Ep. 15 - Quel grido della speranza disarmata
Nel viaggio della vita, ci sono momenti in cui trattenere tutto dentro può consumarci lentamente. Gesù ci insegna a non avere paura del grido, purché sia sincero, umile, orientato al Padre. Un grido non è mai inutile, se nasce dall’amore. E non è mai ignorato, se è consegnato a Dio. È una via per non cedere al cinismo, per continuare a credere che un altro mondo è possibile. Cari fratelli e sorelle, impariamo anche questo dal Signore Gesù: impariamo il grido della speranza quando giunge l’ora della prova estrema. Non per ferire, ma per affidarci. Non per urlare contro qualcuno, ma per aprire il cuore. Se il nostro grido sarà vero, potrà essere la soglia di una nuova luce, di una nuova nascita. Papa Leone XIV, Udienza generale, mercoledì 10 settembre 2025
All’udienza di mercoledì 10 settembre in Piazza San Pietro, Leone XIV ha parlato dell’ultimo grido di Gesù sulla croce, un grido rivolto a Dio, una domanda lacerante: “Mio Dio, mio Dio, perché mi ha abbandonato?”. Il Papa ci ricorda che nell’ora della prova estrema il nostro grido può diventare affidamento e speranza… Anche quella che agli occhi del mondo appare come una sconfitta può trasformarsi in luce per noi e per chi ci sta vicino… Qualcuno, Dio stesso fattosi Uomo, ha infatti condiviso a tal punto la nostra umanità da passare – per noi e per la nostra salvezza – attraverso la sofferenza e la morte sul patibolo infamante della croce.

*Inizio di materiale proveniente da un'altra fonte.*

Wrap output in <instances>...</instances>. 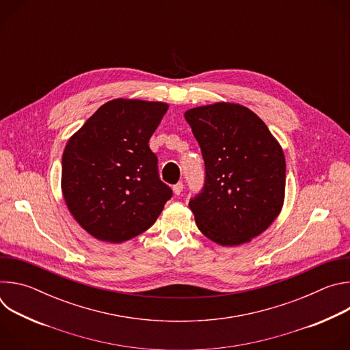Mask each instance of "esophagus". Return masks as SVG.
<instances>
[{
  "instance_id": "34e87169",
  "label": "esophagus",
  "mask_w": 350,
  "mask_h": 350,
  "mask_svg": "<svg viewBox=\"0 0 350 350\" xmlns=\"http://www.w3.org/2000/svg\"><path fill=\"white\" fill-rule=\"evenodd\" d=\"M183 188H184V184H183L181 181H178L177 184H174V185H173V192H174V195H180V193L183 192Z\"/></svg>"
}]
</instances>
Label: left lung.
Returning a JSON list of instances; mask_svg holds the SVG:
<instances>
[{"label":"left lung","instance_id":"8db88e82","mask_svg":"<svg viewBox=\"0 0 350 350\" xmlns=\"http://www.w3.org/2000/svg\"><path fill=\"white\" fill-rule=\"evenodd\" d=\"M184 118L205 161V184L188 204L198 228L223 246L251 241L284 204L280 144L258 115L238 104L192 108Z\"/></svg>","mask_w":350,"mask_h":350}]
</instances>
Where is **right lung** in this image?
Returning a JSON list of instances; mask_svg holds the SVG:
<instances>
[{"label":"right lung","instance_id":"obj_1","mask_svg":"<svg viewBox=\"0 0 350 350\" xmlns=\"http://www.w3.org/2000/svg\"><path fill=\"white\" fill-rule=\"evenodd\" d=\"M167 109L163 103L113 99L68 141L62 157L65 202L96 239L119 243L139 235L172 198L149 148Z\"/></svg>","mask_w":350,"mask_h":350}]
</instances>
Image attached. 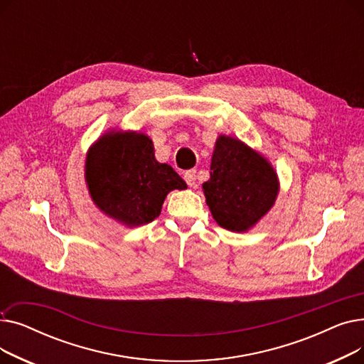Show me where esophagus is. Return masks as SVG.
<instances>
[{"label":"esophagus","mask_w":364,"mask_h":364,"mask_svg":"<svg viewBox=\"0 0 364 364\" xmlns=\"http://www.w3.org/2000/svg\"><path fill=\"white\" fill-rule=\"evenodd\" d=\"M184 180L190 187H195L196 186V171L195 169H190L184 174Z\"/></svg>","instance_id":"34e87169"}]
</instances>
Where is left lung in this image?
Listing matches in <instances>:
<instances>
[{
	"mask_svg": "<svg viewBox=\"0 0 364 364\" xmlns=\"http://www.w3.org/2000/svg\"><path fill=\"white\" fill-rule=\"evenodd\" d=\"M211 178L202 184L218 225L242 233L270 211L279 193L274 168L240 140L220 136L211 159Z\"/></svg>",
	"mask_w": 364,
	"mask_h": 364,
	"instance_id": "left-lung-1",
	"label": "left lung"
}]
</instances>
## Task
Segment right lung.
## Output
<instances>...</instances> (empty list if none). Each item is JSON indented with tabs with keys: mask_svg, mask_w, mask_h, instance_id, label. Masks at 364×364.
I'll return each mask as SVG.
<instances>
[{
	"mask_svg": "<svg viewBox=\"0 0 364 364\" xmlns=\"http://www.w3.org/2000/svg\"><path fill=\"white\" fill-rule=\"evenodd\" d=\"M90 196L102 213L127 227L151 223L172 190L187 184L168 164L155 158L153 141L143 132L109 131L85 159Z\"/></svg>",
	"mask_w": 364,
	"mask_h": 364,
	"instance_id": "right-lung-1",
	"label": "right lung"
}]
</instances>
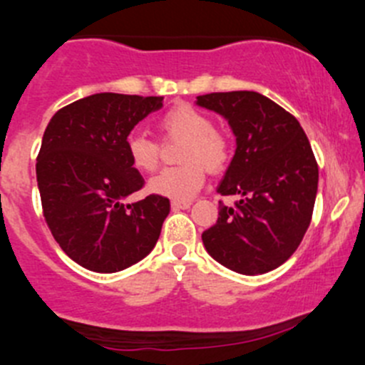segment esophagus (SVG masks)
I'll return each mask as SVG.
<instances>
[{
  "label": "esophagus",
  "instance_id": "obj_1",
  "mask_svg": "<svg viewBox=\"0 0 365 365\" xmlns=\"http://www.w3.org/2000/svg\"><path fill=\"white\" fill-rule=\"evenodd\" d=\"M190 201H171V208L175 210H187V208H190Z\"/></svg>",
  "mask_w": 365,
  "mask_h": 365
}]
</instances>
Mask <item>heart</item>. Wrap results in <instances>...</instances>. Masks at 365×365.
Instances as JSON below:
<instances>
[{
    "label": "heart",
    "mask_w": 365,
    "mask_h": 365,
    "mask_svg": "<svg viewBox=\"0 0 365 365\" xmlns=\"http://www.w3.org/2000/svg\"><path fill=\"white\" fill-rule=\"evenodd\" d=\"M159 130L165 139L183 141L180 160L185 165L164 169L153 176L148 189L162 197L189 201L205 182V169L217 173L230 160V143L215 130L208 114L190 106H178L159 120ZM127 153L138 171H155L160 159L159 143L143 132L127 138Z\"/></svg>",
    "instance_id": "1"
}]
</instances>
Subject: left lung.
<instances>
[{
    "mask_svg": "<svg viewBox=\"0 0 365 365\" xmlns=\"http://www.w3.org/2000/svg\"><path fill=\"white\" fill-rule=\"evenodd\" d=\"M200 108L220 114L237 150L217 192L238 196L219 203V219L201 238L222 267L259 275L297 251L311 224L318 164L295 116L256 91L200 95Z\"/></svg>",
    "mask_w": 365,
    "mask_h": 365,
    "instance_id": "left-lung-1",
    "label": "left lung"
}]
</instances>
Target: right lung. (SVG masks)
<instances>
[{"instance_id": "add662e5", "label": "right lung", "mask_w": 365, "mask_h": 365, "mask_svg": "<svg viewBox=\"0 0 365 365\" xmlns=\"http://www.w3.org/2000/svg\"><path fill=\"white\" fill-rule=\"evenodd\" d=\"M164 97L95 93L60 109L47 123L36 159L43 217L63 252L83 268L114 274L148 256L169 213L130 164L127 138Z\"/></svg>"}]
</instances>
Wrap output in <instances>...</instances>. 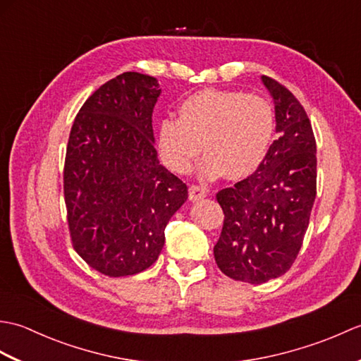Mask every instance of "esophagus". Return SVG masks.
Returning <instances> with one entry per match:
<instances>
[{
  "mask_svg": "<svg viewBox=\"0 0 361 361\" xmlns=\"http://www.w3.org/2000/svg\"><path fill=\"white\" fill-rule=\"evenodd\" d=\"M206 195H208V190H206L204 188H202V186H195V185H192L189 188V198L192 202H198V200H202V198H204Z\"/></svg>",
  "mask_w": 361,
  "mask_h": 361,
  "instance_id": "obj_1",
  "label": "esophagus"
}]
</instances>
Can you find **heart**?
Here are the masks:
<instances>
[{"instance_id": "heart-1", "label": "heart", "mask_w": 361, "mask_h": 361, "mask_svg": "<svg viewBox=\"0 0 361 361\" xmlns=\"http://www.w3.org/2000/svg\"><path fill=\"white\" fill-rule=\"evenodd\" d=\"M274 110L265 97L237 90L206 88L188 96L178 119L159 122L157 142L164 164L186 172L203 150L200 173L243 180L264 163L274 140Z\"/></svg>"}]
</instances>
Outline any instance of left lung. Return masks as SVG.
Wrapping results in <instances>:
<instances>
[{
    "mask_svg": "<svg viewBox=\"0 0 361 361\" xmlns=\"http://www.w3.org/2000/svg\"><path fill=\"white\" fill-rule=\"evenodd\" d=\"M262 83L274 102L278 137L255 173L217 194L225 220L214 247L221 273L250 283L290 270L317 197V142L307 113L279 82L262 75Z\"/></svg>",
    "mask_w": 361,
    "mask_h": 361,
    "instance_id": "left-lung-1",
    "label": "left lung"
}]
</instances>
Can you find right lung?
<instances>
[{"mask_svg": "<svg viewBox=\"0 0 361 361\" xmlns=\"http://www.w3.org/2000/svg\"><path fill=\"white\" fill-rule=\"evenodd\" d=\"M155 78L122 73L91 94L74 119L63 192L73 247L110 278L144 271L158 259L164 229L188 186L159 164L152 113Z\"/></svg>", "mask_w": 361, "mask_h": 361, "instance_id": "obj_1", "label": "right lung"}]
</instances>
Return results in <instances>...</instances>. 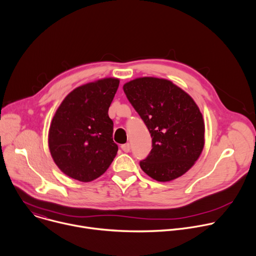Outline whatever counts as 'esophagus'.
I'll list each match as a JSON object with an SVG mask.
<instances>
[{
	"label": "esophagus",
	"instance_id": "1",
	"mask_svg": "<svg viewBox=\"0 0 256 256\" xmlns=\"http://www.w3.org/2000/svg\"><path fill=\"white\" fill-rule=\"evenodd\" d=\"M122 150L124 152H126V153H128V152L130 151V144L126 142V144H122Z\"/></svg>",
	"mask_w": 256,
	"mask_h": 256
}]
</instances>
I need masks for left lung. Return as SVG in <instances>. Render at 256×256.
<instances>
[{
    "label": "left lung",
    "mask_w": 256,
    "mask_h": 256,
    "mask_svg": "<svg viewBox=\"0 0 256 256\" xmlns=\"http://www.w3.org/2000/svg\"><path fill=\"white\" fill-rule=\"evenodd\" d=\"M124 91L152 138L142 170L161 182L184 175L204 144V122L194 99L171 81L153 77L134 79Z\"/></svg>",
    "instance_id": "obj_1"
}]
</instances>
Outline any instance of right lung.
Returning a JSON list of instances; mask_svg holds the SVG:
<instances>
[{"mask_svg": "<svg viewBox=\"0 0 256 256\" xmlns=\"http://www.w3.org/2000/svg\"><path fill=\"white\" fill-rule=\"evenodd\" d=\"M120 80L106 78L72 90L52 118L48 146L56 166L82 182L101 176L118 151L108 108Z\"/></svg>", "mask_w": 256, "mask_h": 256, "instance_id": "add662e5", "label": "right lung"}]
</instances>
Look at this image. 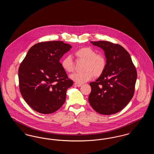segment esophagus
<instances>
[{"mask_svg": "<svg viewBox=\"0 0 154 154\" xmlns=\"http://www.w3.org/2000/svg\"><path fill=\"white\" fill-rule=\"evenodd\" d=\"M74 84H75V86H77V87H81V85H82L81 84H79V83H77V82H75Z\"/></svg>", "mask_w": 154, "mask_h": 154, "instance_id": "obj_1", "label": "esophagus"}]
</instances>
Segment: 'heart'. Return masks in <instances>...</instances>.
Segmentation results:
<instances>
[{
  "label": "heart",
  "mask_w": 154,
  "mask_h": 154,
  "mask_svg": "<svg viewBox=\"0 0 154 154\" xmlns=\"http://www.w3.org/2000/svg\"><path fill=\"white\" fill-rule=\"evenodd\" d=\"M74 54L78 61L84 62L82 72L74 73L70 77L75 82L82 84L91 80L94 75L98 77L102 74L107 66V59L102 53H96L95 50L85 47L77 50ZM62 69L67 73L73 72L75 63L71 56H66L61 62Z\"/></svg>",
  "instance_id": "1"
}]
</instances>
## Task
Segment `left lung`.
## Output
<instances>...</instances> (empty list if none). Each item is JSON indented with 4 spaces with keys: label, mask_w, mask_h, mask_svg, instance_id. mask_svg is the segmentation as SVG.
I'll list each match as a JSON object with an SVG mask.
<instances>
[{
    "label": "left lung",
    "mask_w": 154,
    "mask_h": 154,
    "mask_svg": "<svg viewBox=\"0 0 154 154\" xmlns=\"http://www.w3.org/2000/svg\"><path fill=\"white\" fill-rule=\"evenodd\" d=\"M104 51L107 66L104 73L89 85L88 100L94 110L111 115L122 110L132 99L137 71L128 52L121 45L107 41L91 42Z\"/></svg>",
    "instance_id": "left-lung-1"
}]
</instances>
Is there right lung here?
Listing matches in <instances>:
<instances>
[{
  "mask_svg": "<svg viewBox=\"0 0 154 154\" xmlns=\"http://www.w3.org/2000/svg\"><path fill=\"white\" fill-rule=\"evenodd\" d=\"M72 46L62 41L40 42L33 45L18 69L22 97L37 112L48 114L66 100V91L73 81L68 78L59 60Z\"/></svg>",
  "mask_w": 154,
  "mask_h": 154,
  "instance_id": "1",
  "label": "right lung"
}]
</instances>
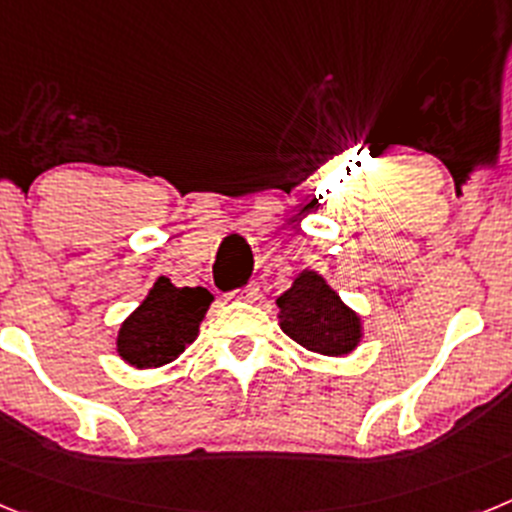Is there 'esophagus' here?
<instances>
[{
    "label": "esophagus",
    "mask_w": 512,
    "mask_h": 512,
    "mask_svg": "<svg viewBox=\"0 0 512 512\" xmlns=\"http://www.w3.org/2000/svg\"><path fill=\"white\" fill-rule=\"evenodd\" d=\"M235 297H238V300H256V297H259V287L238 289V292H235Z\"/></svg>",
    "instance_id": "esophagus-1"
}]
</instances>
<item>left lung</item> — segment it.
I'll list each match as a JSON object with an SVG mask.
<instances>
[{
	"label": "left lung",
	"instance_id": "8db88e82",
	"mask_svg": "<svg viewBox=\"0 0 512 512\" xmlns=\"http://www.w3.org/2000/svg\"><path fill=\"white\" fill-rule=\"evenodd\" d=\"M277 305L282 310V330L307 351L343 356L359 343V315L348 310L315 271H302L295 284L279 297Z\"/></svg>",
	"mask_w": 512,
	"mask_h": 512
}]
</instances>
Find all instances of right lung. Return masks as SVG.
I'll list each match as a JSON object with an SVG mask.
<instances>
[{"mask_svg":"<svg viewBox=\"0 0 512 512\" xmlns=\"http://www.w3.org/2000/svg\"><path fill=\"white\" fill-rule=\"evenodd\" d=\"M210 302L205 287H174L161 277L143 305L122 323L117 354L138 369L169 364L197 338Z\"/></svg>","mask_w":512,"mask_h":512,"instance_id":"1","label":"right lung"}]
</instances>
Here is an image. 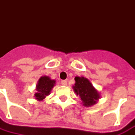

Tanti fratelli e sorelle, anche oggi, a causa della loro testimonianza di fede in situazioni difficili e contesti ostili, portano la stessa croce del Signore: come Lui sono perseguitati, condannati, uccisi. Di essi Gesù dice: «Beati i perseguitati per la giustizia, perché di essi è il regno dei cieli. Beati voi quando vi insulteranno, vi perseguiteranno e, mentendo, diranno ogni sorta di male contro di voi per causa mia». Sono donne e uomini, religiose e religiosi, laici e sacerdoti, che pagano con la vita la fedeltà al Vangelo, l’impegno per la giustizia, la lotta per la libertà religiosa laddove è ancora violata, la solidarietà con i più poveri. Secondo i criteri del mondo essi sono stati “sconfitti”. In realtà, come ci dice il Libro della Sapienza: «Anche se agli occhi degli uomini subiscono castighi, la loro speranza resta piena d’immortalità» (…) Sì, la loro è una speranza disarmata. Hanno testimoniato la fede senza mai usare le armi della forza e della violenza, ma abbracciando la debole e mite forza del Vangelo, secondo le parole dell’apostolo Paolo: «Mi vanterò quindi ben volentieri delle mie debolezze, perché dimori in me la potenza di Cristo. Infatti quando sono debole, è allora che sono forte». Papa Leone XIV, Omelia per la Commemorazione dei martiri e testimoni della fede del XXI secolo, domenica 14 settembre 2025
Domenica 14 settembre Papa Leone ha presieduto una commemorazione dei martiri nella Basilica di San Paolo e ha ricordato i tanti martiri di oggi, chi paga con la propria vita la fedeltà al Vangelo: può sembrare agli occhi del mondo che siano dei perdenti. Specie agli occhi del mondo di oggi, dove sembrano regnare odio, violenza, guerra, terrorismo, sopraffazione e dove la vita umana degli innocenti sembra non aver alcun valore. Ma proprio nella loro mitezza, nella loro non violenza, sta la forza dei martiri: la “debole mite” forza del Vangelo, capace – per grazia di Dio – di un amore che supera ogni odio e violenza. Guardiamo la loro testimonianza e impariamo ad ascoltare il loro grido: loro – e non i potenti che uccidono – sono i veri protagonisti della storia.